Exercise: Your answer must be every line below, repeated exactly.
---------------
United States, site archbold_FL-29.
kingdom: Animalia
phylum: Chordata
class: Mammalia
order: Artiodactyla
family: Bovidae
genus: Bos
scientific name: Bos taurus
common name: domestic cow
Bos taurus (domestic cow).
---------------
Solution for this task:
United States, site archbold_FL-29.
kingdom: Animalia
phylum: Chordata
class: Mammalia
order: Artiodactyla
family: Bovidae
genus: Bos
scientific name: Bos taurus
common name: domestic cow
Bos taurus (domestic cow).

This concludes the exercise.